-------- EXERCISE INPUT --------

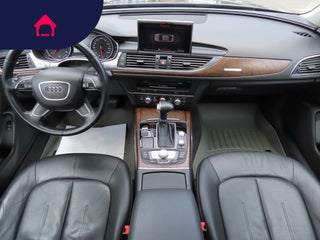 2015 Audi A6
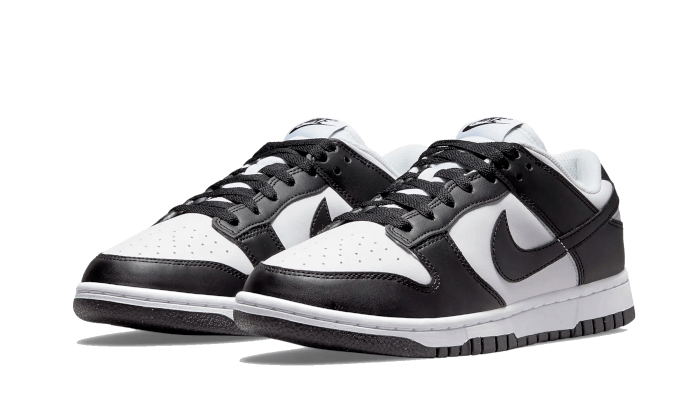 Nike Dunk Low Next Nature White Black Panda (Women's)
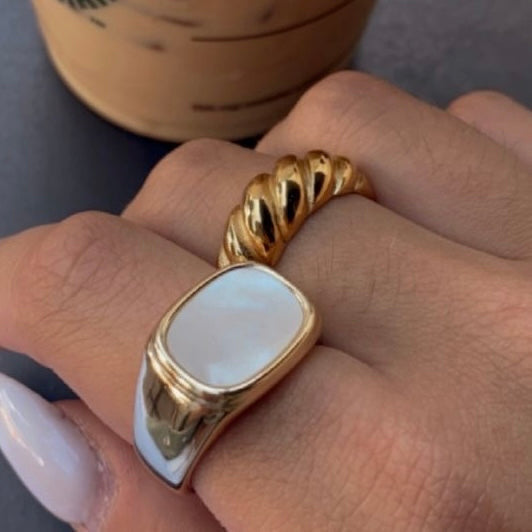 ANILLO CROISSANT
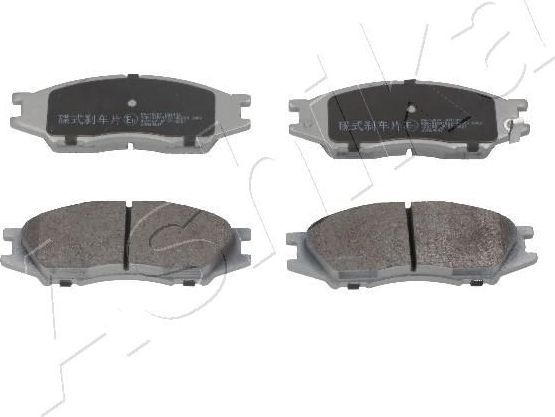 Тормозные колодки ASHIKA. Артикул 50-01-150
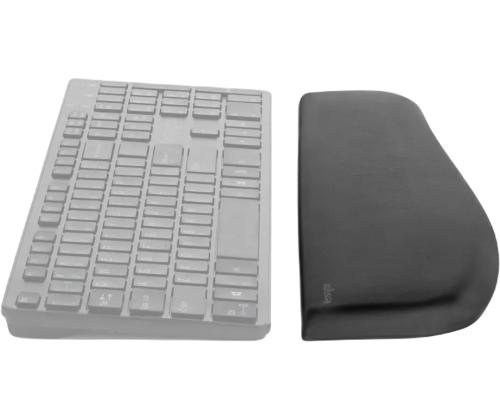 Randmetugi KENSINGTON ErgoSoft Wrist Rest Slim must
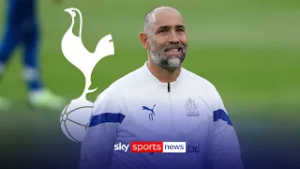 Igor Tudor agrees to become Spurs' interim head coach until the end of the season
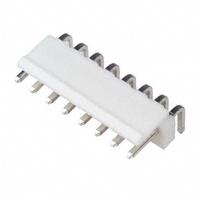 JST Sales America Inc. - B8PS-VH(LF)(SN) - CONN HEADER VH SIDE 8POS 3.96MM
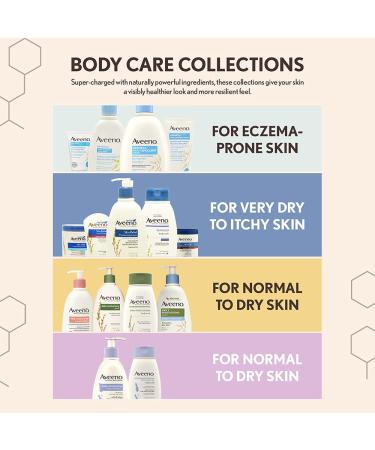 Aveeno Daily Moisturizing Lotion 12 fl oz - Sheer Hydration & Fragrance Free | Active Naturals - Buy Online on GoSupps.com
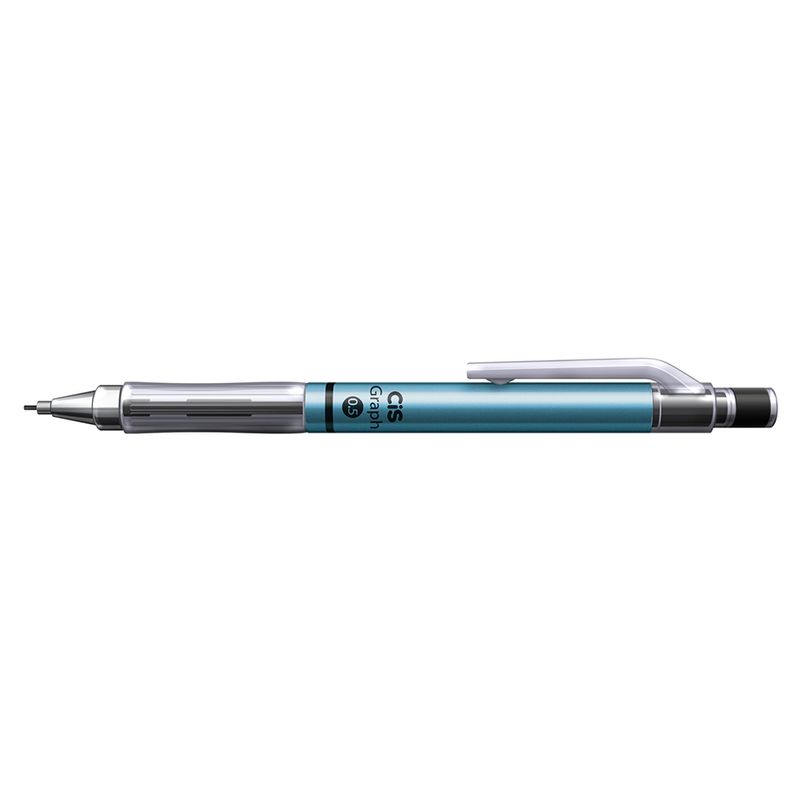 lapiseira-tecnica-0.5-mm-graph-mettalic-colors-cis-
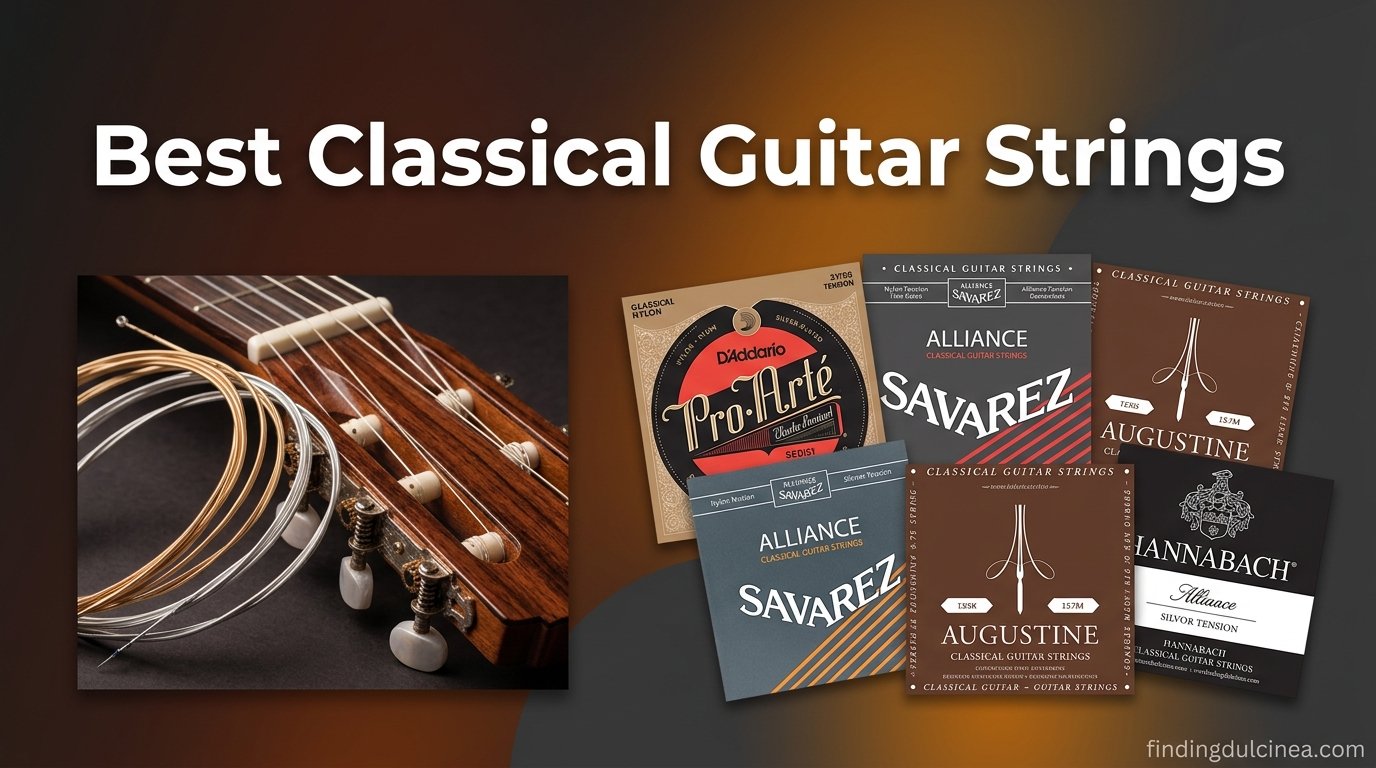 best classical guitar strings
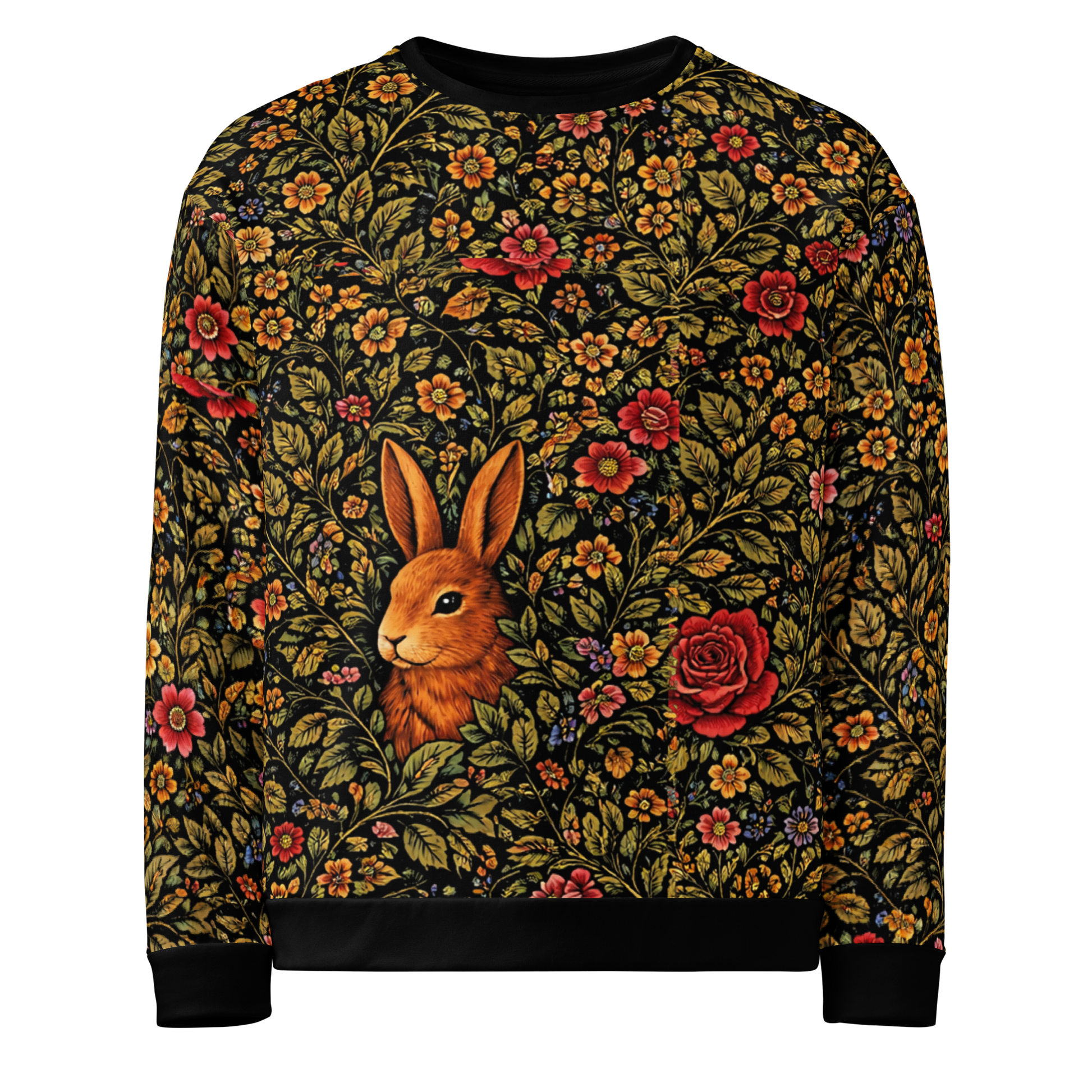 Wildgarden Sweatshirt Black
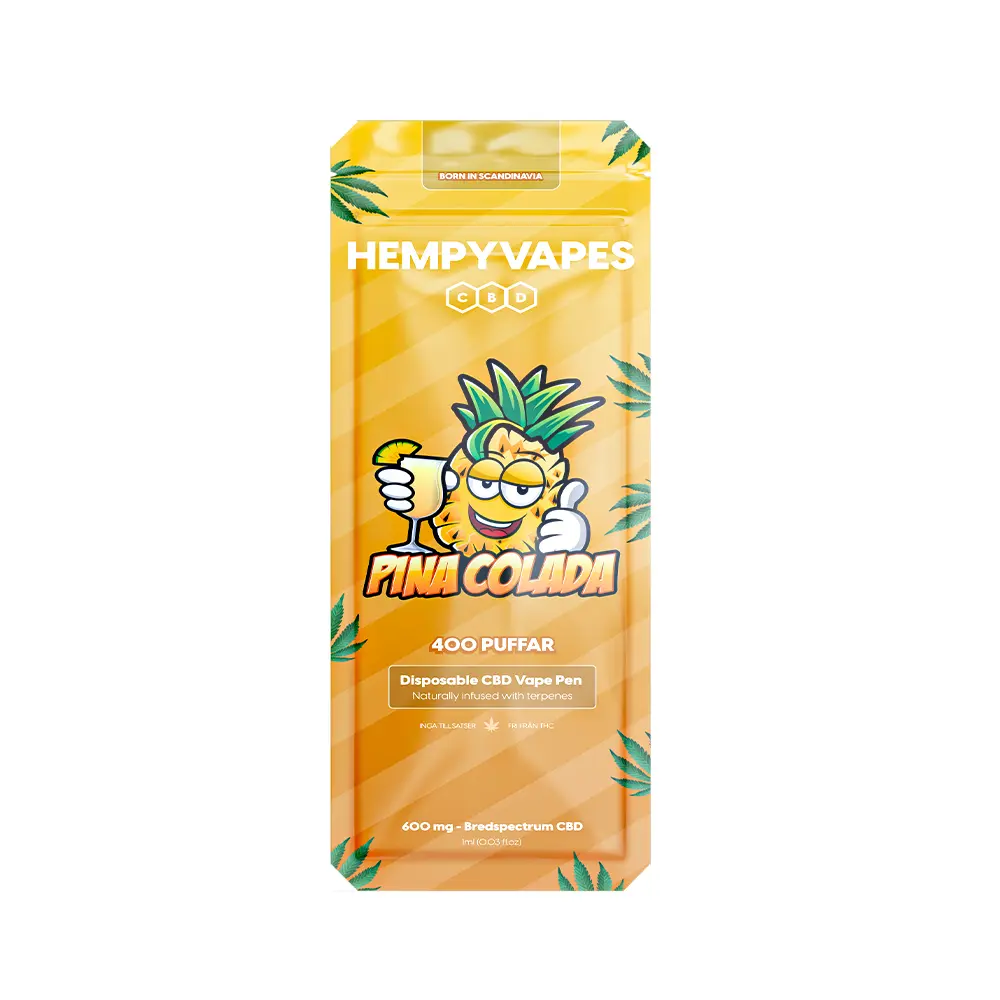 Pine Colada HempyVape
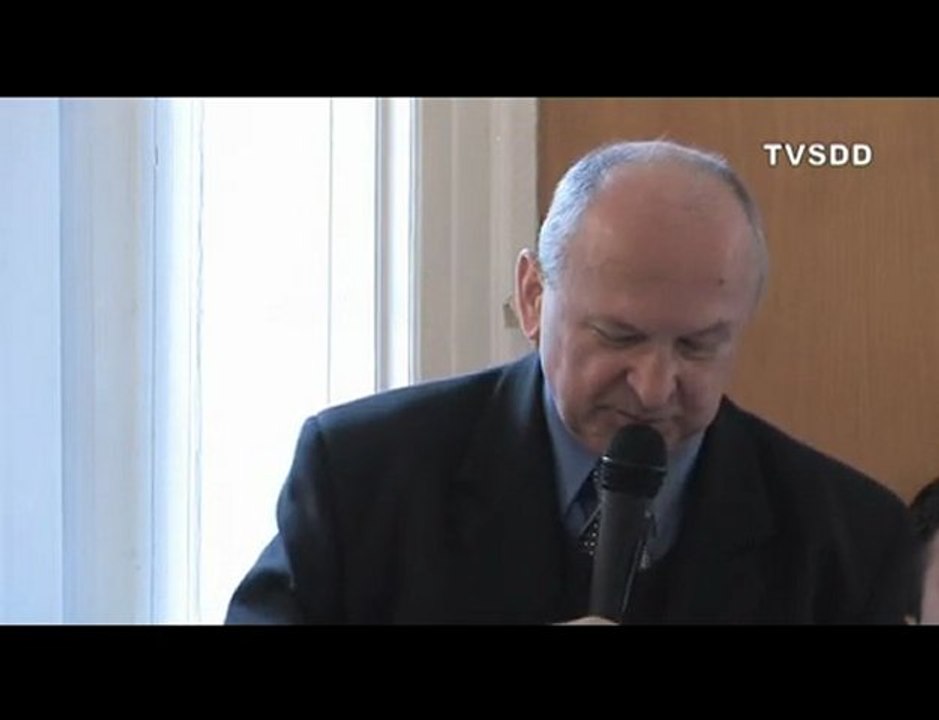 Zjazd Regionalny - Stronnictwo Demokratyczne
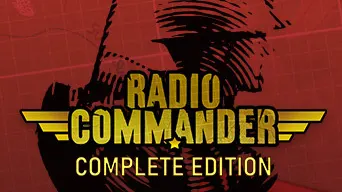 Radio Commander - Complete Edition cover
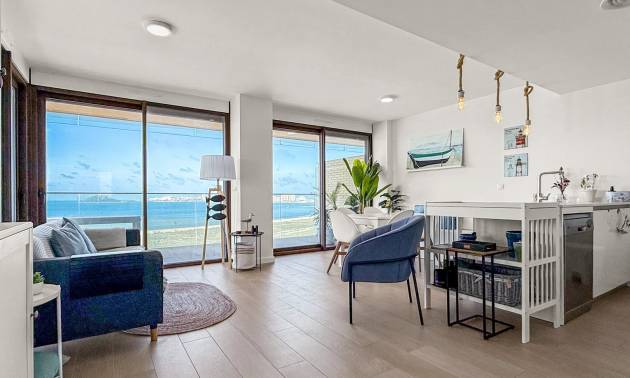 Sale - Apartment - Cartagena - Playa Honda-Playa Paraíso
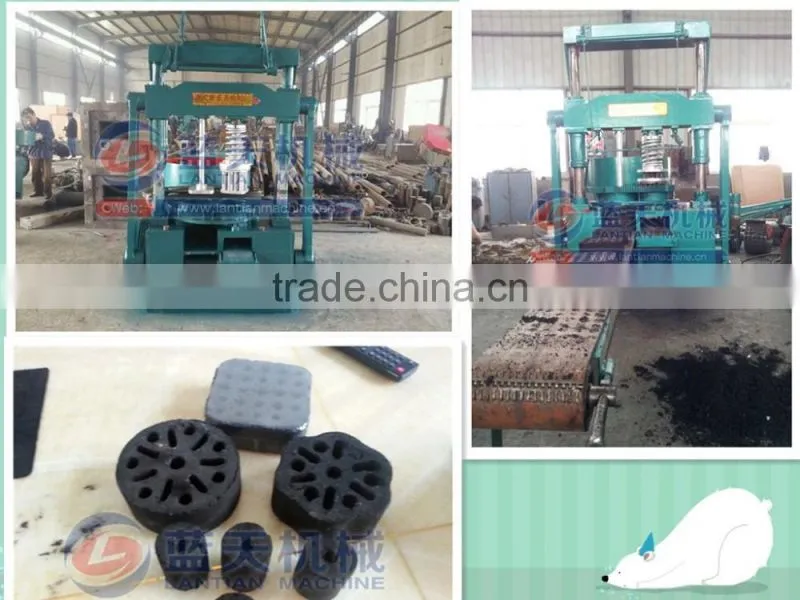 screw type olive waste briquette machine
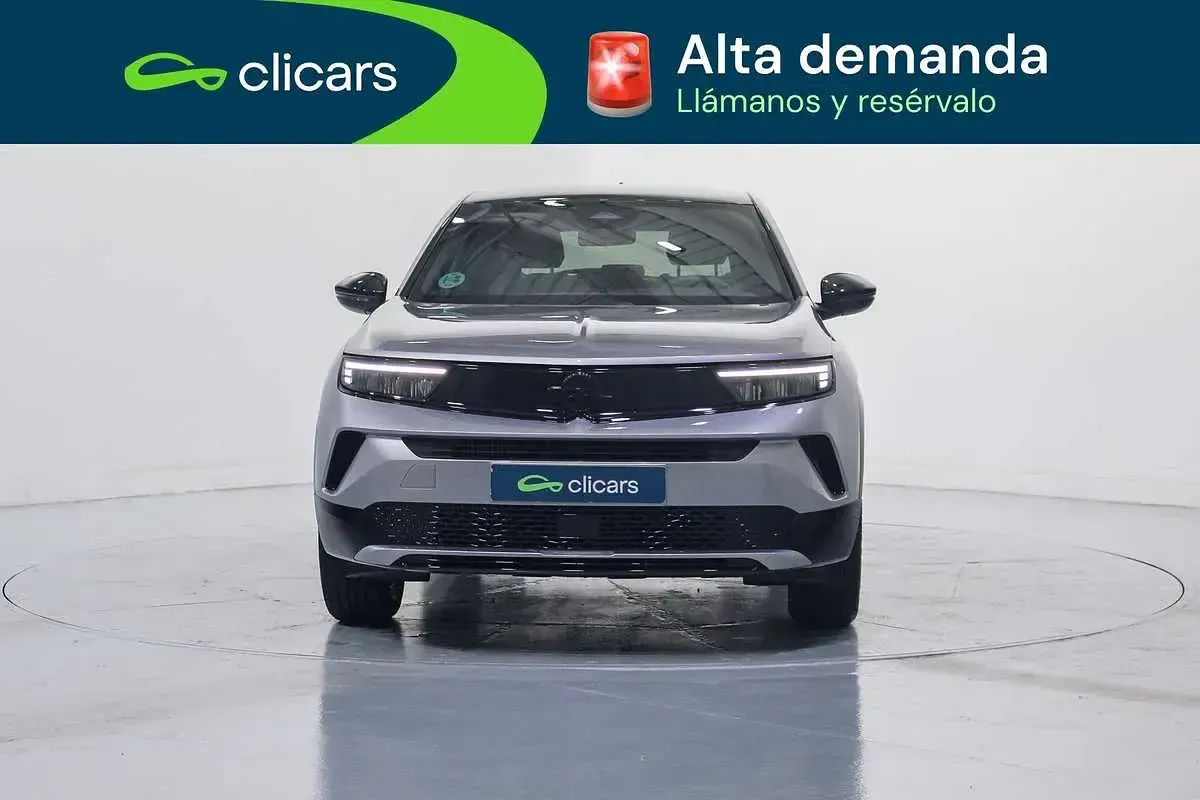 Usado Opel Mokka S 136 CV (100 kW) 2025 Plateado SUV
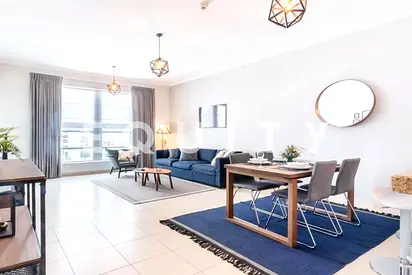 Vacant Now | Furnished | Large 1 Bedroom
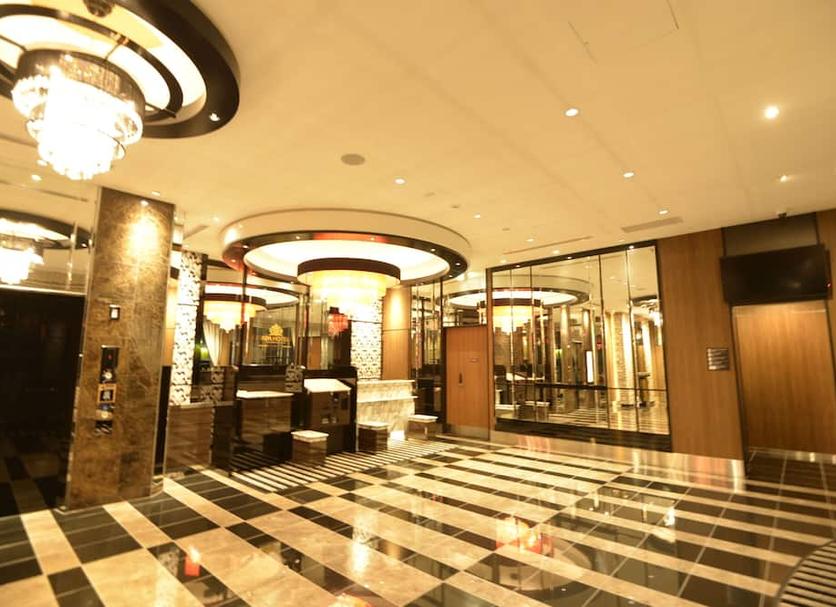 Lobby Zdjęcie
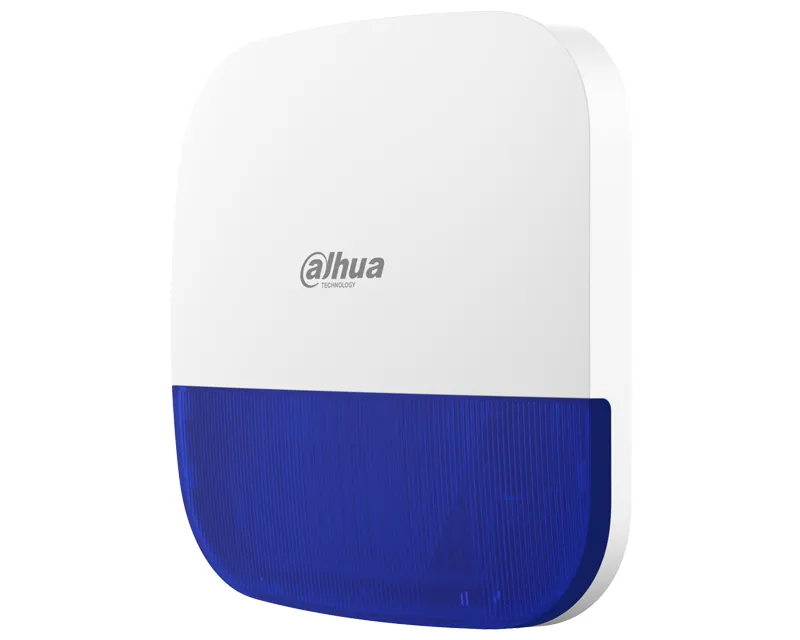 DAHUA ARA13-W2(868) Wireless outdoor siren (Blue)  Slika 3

--------

== TASK DESCRIPTION ==
Set down word for word the lines above from the one with "Radio Commander - Complete Edition cover" up to and including the one with "Lobby Zdjęcie". Omit every picture.

== TASK RESPONSE ==
 Radio Commander - Complete Edition cover
 Sale - Apartment - Cartagena - Playa Honda-Playa Paraíso
 screw type olive waste briquette machine
 Usado Opel Mokka S 136 CV (100 kW) 2025 Plateado SUV
 Vacant Now | Furnished | Large 1 Bedroom
 Lobby Zdjęcie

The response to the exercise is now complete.